In the book they share a 2009 study by Phillippa Lally, a psychology researcher at University College London, in which they were looking for the very moment when a habit becomes ingrained. The researchers determined that when a participant was 95% through the power curve and the effort to sustain that new habit was as low as it could get, they had reached the point of “automaticity”.
This point of automaticity takes between 18 to 254 days and the sweet spot seems to be right at 66 days. So if you are lucky, you might make a habit automatic within 18 days or it may take as long as 8 months, but if you keep on task for 66 days straight, there is a good chance that you will master the habit you are working on.
If you are interested in reading the abstract of the above study, here it is.
A Sample of Putting 66-Days of Focus into Action
I am sharing this concept with you today because I was inspired to on my morning walk. I just completed a book by Robin Sharma called The 5AM Club, which is another book filled with a multitude of useful ways to change your life for the better. One is getting up by 5AM for the next 66 days and doing what he calls the 20/20/20 Formula. In a nutshell you wake just before 5AM, and from 5:00-5:20, you exercise. From 5:20-5:40 you write, pray or meditate, and from from 5:40-6:00, you read or listen to uplifting material.
I am on Day 6 now and just this morning woke without the help of an alarm at 4:53, 2 minutes before the alarm was about to get me up. I just go for a brisk walk for the first 20 minutes, which is very invigorating and meditative, as I listen to my thoughts and respond in the most positive and constructive ways.
My gym, where I train my clients, is 3 floors down and 30 seconds from my home and my office IS my home, so there are days when I don’t go out at all. So if I get out in the fresh air and get my walk on first thing in the morning, it gives me a chance to 1) get out and about, 2) get some relaxing exercise in and 3) enjoy a mind-cleansing meditation.
Tools That May Serve You
If you are a “pen & paper” lover, you can print out this 66-Day Challenge Calendar here. You can be creative and fashion your own calendar if you like. Just make sure cross-off the day that you completed until you have done it for at least 66 days.
If you decide to read The 5AM Club by Robin Sharma, at the end of the book they offer a free 66-Day Challenge through The5AMClub app. This is specifically to automate the habit of waking at 5AM and doing the 20/20/20 Formula I mentioned above.

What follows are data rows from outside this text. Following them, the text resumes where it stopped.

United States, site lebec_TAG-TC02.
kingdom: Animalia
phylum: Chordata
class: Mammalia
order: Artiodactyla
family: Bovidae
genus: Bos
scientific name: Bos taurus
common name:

Habit Bull looks like a very solid habit-tracking app that keeps you on track of your habit and shows you the number of days you have consistently progressed on a habit.
Enjoy Your Jim-Dandy Journey
Have fun with this and see what works best for you. Some habits will be easier than others. When you find a worthy habit that means a lot to you, you will put in the time and effort to mastering it whether it takes 18 days, 66 days, 8 months or 10 years:-) Enjoy it all, starting with enjoying this delightful day, my friend!